> [Your objective]:
Put the stretch of the listing from the line containing "What is the distance that" through the end of the listing into a two-column CSV with the headers entry and answer. Give one row for each entry, with each value in one quoted field and line breaks replaced by spaces.

> [Entries shown]:
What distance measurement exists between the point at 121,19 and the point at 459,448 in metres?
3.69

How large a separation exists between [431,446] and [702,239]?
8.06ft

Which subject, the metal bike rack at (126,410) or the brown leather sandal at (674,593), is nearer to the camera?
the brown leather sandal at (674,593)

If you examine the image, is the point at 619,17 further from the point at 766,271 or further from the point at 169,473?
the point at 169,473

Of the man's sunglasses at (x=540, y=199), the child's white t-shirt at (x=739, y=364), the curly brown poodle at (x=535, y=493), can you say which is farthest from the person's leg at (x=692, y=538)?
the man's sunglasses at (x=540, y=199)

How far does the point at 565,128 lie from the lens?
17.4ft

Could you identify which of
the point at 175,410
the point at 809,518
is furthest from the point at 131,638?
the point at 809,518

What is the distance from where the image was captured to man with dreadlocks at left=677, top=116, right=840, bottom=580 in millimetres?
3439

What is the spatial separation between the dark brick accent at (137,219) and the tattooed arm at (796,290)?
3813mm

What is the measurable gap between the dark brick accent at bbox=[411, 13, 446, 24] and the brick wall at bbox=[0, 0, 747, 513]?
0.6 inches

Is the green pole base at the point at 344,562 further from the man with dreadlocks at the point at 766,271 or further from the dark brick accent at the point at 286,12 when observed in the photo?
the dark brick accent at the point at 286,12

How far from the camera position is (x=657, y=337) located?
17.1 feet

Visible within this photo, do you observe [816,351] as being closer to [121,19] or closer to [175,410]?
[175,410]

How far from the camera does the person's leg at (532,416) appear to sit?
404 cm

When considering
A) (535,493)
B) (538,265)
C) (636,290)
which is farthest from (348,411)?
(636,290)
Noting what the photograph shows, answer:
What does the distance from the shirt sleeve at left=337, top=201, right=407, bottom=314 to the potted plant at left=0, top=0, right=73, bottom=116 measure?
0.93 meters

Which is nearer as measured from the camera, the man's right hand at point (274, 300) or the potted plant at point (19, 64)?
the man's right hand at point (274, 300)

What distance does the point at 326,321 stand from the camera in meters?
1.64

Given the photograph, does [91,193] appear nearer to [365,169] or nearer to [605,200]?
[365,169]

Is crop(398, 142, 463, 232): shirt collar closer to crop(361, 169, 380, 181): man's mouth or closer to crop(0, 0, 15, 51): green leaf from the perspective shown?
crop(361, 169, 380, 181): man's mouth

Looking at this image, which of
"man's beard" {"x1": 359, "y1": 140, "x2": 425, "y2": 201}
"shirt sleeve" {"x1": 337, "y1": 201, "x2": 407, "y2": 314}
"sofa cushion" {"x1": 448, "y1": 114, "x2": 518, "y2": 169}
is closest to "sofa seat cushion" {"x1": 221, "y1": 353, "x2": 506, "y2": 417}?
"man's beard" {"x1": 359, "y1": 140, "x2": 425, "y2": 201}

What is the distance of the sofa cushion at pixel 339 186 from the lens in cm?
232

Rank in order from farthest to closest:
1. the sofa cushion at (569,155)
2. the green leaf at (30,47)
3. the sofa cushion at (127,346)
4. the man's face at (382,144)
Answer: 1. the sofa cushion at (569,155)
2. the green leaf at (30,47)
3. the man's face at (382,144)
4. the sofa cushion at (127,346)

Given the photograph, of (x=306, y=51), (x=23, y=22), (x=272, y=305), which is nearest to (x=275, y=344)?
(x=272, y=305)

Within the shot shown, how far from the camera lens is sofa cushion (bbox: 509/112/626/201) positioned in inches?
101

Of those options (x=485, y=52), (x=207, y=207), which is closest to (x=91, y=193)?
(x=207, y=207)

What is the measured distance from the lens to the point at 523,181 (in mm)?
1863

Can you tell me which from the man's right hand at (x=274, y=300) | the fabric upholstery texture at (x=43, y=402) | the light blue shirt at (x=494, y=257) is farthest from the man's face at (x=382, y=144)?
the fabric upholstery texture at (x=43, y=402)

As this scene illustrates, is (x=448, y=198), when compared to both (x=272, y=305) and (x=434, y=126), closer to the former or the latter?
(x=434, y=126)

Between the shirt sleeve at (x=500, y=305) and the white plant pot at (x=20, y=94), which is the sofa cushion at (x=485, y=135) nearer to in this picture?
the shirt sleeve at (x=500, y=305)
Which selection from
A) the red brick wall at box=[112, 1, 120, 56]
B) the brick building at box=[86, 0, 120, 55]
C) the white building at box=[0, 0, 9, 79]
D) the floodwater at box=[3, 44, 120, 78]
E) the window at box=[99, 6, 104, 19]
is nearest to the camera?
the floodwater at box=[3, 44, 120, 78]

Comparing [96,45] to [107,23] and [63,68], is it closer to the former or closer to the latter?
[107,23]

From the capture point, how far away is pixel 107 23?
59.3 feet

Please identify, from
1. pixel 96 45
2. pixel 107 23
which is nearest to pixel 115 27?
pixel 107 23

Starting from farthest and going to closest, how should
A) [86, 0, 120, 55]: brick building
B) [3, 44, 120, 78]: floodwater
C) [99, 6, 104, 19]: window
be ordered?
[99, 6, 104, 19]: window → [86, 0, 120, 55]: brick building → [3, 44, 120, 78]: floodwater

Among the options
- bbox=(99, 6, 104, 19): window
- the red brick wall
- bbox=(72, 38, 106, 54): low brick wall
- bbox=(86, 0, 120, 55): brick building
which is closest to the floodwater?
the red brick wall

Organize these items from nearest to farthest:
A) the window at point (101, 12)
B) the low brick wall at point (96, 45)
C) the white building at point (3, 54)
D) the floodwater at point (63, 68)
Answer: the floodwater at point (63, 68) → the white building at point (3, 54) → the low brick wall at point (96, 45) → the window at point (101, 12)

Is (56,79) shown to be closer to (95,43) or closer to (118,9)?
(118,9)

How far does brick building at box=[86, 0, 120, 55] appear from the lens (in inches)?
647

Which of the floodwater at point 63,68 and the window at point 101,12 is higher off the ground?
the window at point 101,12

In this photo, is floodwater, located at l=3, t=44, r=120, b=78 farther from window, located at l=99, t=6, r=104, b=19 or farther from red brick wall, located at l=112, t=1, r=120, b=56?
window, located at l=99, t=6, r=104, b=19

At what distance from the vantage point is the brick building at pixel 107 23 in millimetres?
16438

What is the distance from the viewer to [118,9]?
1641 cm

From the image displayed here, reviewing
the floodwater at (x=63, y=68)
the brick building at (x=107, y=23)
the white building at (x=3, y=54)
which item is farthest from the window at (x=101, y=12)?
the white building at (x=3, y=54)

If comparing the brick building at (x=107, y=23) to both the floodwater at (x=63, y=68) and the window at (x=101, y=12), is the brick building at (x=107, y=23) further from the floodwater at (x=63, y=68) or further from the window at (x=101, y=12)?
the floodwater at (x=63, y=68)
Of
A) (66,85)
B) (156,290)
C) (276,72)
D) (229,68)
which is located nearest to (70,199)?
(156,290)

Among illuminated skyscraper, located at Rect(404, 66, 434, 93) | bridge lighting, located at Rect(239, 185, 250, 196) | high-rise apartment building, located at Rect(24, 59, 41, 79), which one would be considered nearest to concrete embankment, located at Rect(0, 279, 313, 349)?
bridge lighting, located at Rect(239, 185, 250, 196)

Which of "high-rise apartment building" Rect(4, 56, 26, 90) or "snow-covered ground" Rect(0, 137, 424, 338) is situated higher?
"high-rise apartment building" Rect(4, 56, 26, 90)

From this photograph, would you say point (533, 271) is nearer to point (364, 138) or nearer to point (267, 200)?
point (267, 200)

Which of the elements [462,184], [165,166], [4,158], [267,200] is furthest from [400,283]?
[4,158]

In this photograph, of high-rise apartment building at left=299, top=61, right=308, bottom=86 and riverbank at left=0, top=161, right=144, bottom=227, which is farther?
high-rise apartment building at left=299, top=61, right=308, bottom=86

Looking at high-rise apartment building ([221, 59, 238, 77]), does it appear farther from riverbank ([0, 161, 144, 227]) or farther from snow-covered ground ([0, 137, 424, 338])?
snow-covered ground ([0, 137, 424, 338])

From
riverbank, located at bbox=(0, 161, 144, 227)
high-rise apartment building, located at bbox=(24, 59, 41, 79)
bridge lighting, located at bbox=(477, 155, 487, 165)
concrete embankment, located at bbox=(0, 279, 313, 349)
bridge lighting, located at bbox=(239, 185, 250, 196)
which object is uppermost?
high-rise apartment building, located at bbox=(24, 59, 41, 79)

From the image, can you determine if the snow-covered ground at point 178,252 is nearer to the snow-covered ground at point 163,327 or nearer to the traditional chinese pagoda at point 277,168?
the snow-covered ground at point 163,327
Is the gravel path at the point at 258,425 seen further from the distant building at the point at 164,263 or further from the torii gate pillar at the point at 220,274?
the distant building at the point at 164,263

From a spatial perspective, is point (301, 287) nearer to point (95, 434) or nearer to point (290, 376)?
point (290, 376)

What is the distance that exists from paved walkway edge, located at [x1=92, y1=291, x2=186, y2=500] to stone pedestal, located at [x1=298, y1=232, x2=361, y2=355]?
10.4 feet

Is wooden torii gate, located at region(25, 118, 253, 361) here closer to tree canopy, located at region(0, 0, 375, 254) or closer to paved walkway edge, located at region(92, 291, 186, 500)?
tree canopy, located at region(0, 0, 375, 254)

> [Correct result]:
entry,answer
"What is the distance that exists from paved walkway edge, located at [x1=92, y1=291, x2=186, y2=500] to stone pedestal, located at [x1=298, y1=232, x2=361, y2=355]?","10.4 feet"
"Is wooden torii gate, located at region(25, 118, 253, 361) here closer to tree canopy, located at region(0, 0, 375, 254) or closer to paved walkway edge, located at region(92, 291, 186, 500)?","tree canopy, located at region(0, 0, 375, 254)"